The first thing I would do is protect all the data that’s out there. I would freeze all the data or electronically-stored information. Then I would sequester it in a place where the chain of custody is not interrupted, to make sure to delete nothing. You could have some important information there. It could be important to a claim or defense and the business should maintain that.
The second thing I’d do is seek excellent counsel to assist the business owner further. In particular, about what arbitration means. About the consequences of an arbitration. Also, selecting an arbitration, the arbitrator, and that whole process. Which you could write books about, because it’s an interesting science.
Defending an Allegation
How to proceed with prosecuting or defending an allegation and arbitration is unique. That is because it’s a formal process but it also has some expedited dynamics. It also depends on the type of forum you’re in, whether it’s before the AAA or JAMS or FINRA. There’s a lot of analysis and decision making that needs to happen. That’s why an important relationship between the CEO and her or his legal advisor is critical.

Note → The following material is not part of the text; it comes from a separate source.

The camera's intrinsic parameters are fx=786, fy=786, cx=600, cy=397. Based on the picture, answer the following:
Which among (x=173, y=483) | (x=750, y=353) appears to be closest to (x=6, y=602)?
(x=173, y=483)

Sometimes you must decide whether to go into or opt out of an arbitration proceeding. You may attempt to prosecute or defend a claim in state or federal court or any court for that matter. That’s an important, critical decision. You should analyze this in turn with your legal advisor. There’s a lot of different factors to consider. Some of those factors, without being exhaustive or providing specific advice, would be:
- The nature of the claim
- Whether the forum would be friendly to that claim
Defense Claims are Better for Arbitration
There’s a connotation that defense claims are better for arbitration. That is because arbitrators are more conservative than juries, for example. There’s also the fact that going to court instead of arbitration would be more expensive. It would be more time-consuming than an arbitration. There’s another stereotype that arbitrators are more intelligent triers of fact than juries. That’s not always the case.
There is some specific analysis and decision-making that you should do with your legal advisor. In my experience, when I’ve had to face that with a client, it’s a long process. That is because you are deciding all the consequences that arise out of going to arbitration. Or you are trying to resist arbitration and then figuring out what to do in light of that analysis.

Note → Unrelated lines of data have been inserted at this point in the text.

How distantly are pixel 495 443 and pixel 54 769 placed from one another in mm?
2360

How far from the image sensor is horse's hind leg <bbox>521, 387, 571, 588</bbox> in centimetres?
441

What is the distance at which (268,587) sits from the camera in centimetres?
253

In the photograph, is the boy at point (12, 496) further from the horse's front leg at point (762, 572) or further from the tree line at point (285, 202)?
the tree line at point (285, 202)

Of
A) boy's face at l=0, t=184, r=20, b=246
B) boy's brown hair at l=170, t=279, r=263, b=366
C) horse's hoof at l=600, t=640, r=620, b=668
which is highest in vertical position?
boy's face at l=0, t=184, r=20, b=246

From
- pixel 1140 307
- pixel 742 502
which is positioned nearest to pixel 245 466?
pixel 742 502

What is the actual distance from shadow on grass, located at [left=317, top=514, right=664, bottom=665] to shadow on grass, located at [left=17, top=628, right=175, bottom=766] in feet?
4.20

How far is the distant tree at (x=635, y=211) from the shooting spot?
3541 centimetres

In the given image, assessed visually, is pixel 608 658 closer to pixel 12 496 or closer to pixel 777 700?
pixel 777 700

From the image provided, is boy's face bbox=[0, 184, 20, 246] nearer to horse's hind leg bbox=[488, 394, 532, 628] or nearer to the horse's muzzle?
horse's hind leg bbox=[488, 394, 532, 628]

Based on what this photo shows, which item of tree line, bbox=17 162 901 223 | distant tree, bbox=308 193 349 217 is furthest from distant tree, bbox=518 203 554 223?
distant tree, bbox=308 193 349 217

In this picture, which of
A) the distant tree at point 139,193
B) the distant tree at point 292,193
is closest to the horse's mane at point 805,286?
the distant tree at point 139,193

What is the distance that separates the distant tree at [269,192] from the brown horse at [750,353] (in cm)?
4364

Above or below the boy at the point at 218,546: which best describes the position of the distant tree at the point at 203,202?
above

Improving the Speed of Securities Arbitration
Here is some advice on handling securities cases in arbitration. One area that there could be an improvement is the speed of getting arbitration. It should be set on a calendar and expediting arbitration. The whole purpose of arbitration is to have a neutral fact-finder render a decision. This must happen in a manner as expedient and as cost-effective as possible.
It’s generally true that arbitration is faster than court proceedings. Yet, sometimes arbitration can get bogged down. In particular because of scheduling or cost issues. In my view, a way to hurry that process as much as possible benefits all parties. That is true whether it’s the defendant or the plaintiff in that type of a case.